Le support de simulation a permis de visualiser les tensions de charge. C’est un vrai outil de régulation.
Ce que révèlent les enseignements de l’expérimentation
Des résultats encourageants :
Les salariés plébiscitent la semaine de 4 jours. : Une meilleure qualité de vie, un regain d’engagement, plus de flexibilité dans les agendas personnels. La direction aussi y trouve de la souplesse. Le dispositif mis en place permet d’identifier et d’ajuster progressivement les points de tension.
Mais aussi des effets à réguler :
L’isolement lié au télétravail, au travail en silo et à des jours off non coordonnés a été accentué. La réduction du temps de travail n’a pas été accompagnée par une réduction équivalente de la charge de travail. Certains salariés ont dû renoncer à des temps de veille ou à des réunions jugées « non productives ». Le sentiment de surcharge de travail, bien que ponctuel, est réel.
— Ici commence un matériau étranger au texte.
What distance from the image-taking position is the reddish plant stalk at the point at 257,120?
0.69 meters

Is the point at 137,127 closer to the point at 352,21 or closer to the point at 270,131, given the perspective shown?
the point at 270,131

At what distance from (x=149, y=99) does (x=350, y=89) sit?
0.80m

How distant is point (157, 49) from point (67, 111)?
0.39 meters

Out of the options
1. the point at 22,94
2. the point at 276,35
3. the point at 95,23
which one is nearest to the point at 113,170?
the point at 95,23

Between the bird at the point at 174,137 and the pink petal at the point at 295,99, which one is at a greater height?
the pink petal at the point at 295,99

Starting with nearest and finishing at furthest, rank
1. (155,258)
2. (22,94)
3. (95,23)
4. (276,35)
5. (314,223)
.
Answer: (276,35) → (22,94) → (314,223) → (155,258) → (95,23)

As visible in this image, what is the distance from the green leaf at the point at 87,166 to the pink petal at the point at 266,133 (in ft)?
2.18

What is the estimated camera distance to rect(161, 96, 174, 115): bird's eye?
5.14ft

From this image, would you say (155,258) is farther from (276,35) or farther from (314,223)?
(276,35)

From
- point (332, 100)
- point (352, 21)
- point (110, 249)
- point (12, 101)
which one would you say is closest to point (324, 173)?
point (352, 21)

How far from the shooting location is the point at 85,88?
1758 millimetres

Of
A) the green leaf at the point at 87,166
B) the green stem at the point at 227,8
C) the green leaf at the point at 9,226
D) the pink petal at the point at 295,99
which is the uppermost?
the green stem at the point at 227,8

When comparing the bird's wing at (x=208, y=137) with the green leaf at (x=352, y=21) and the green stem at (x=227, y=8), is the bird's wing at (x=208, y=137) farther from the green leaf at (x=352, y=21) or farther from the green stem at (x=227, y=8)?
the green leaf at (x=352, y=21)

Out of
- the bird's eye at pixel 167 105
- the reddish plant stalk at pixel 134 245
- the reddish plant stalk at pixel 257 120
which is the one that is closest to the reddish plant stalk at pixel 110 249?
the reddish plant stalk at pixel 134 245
Des leviers activés par la simulation organisationnelle :
Grâce aux supports visuels et aux ateliers, les salariés ont mieux compris les contraintes de leurs collègues, pris conscience des déséquilibres de charge, formulé des propositions concrètes. Le travail collectif a été revitalisé : un cadre de discussion a été posé, des coopérations renforcées.
Cette organisation a favorisé l'engagement, la créativité et la satisfaction professionnelle.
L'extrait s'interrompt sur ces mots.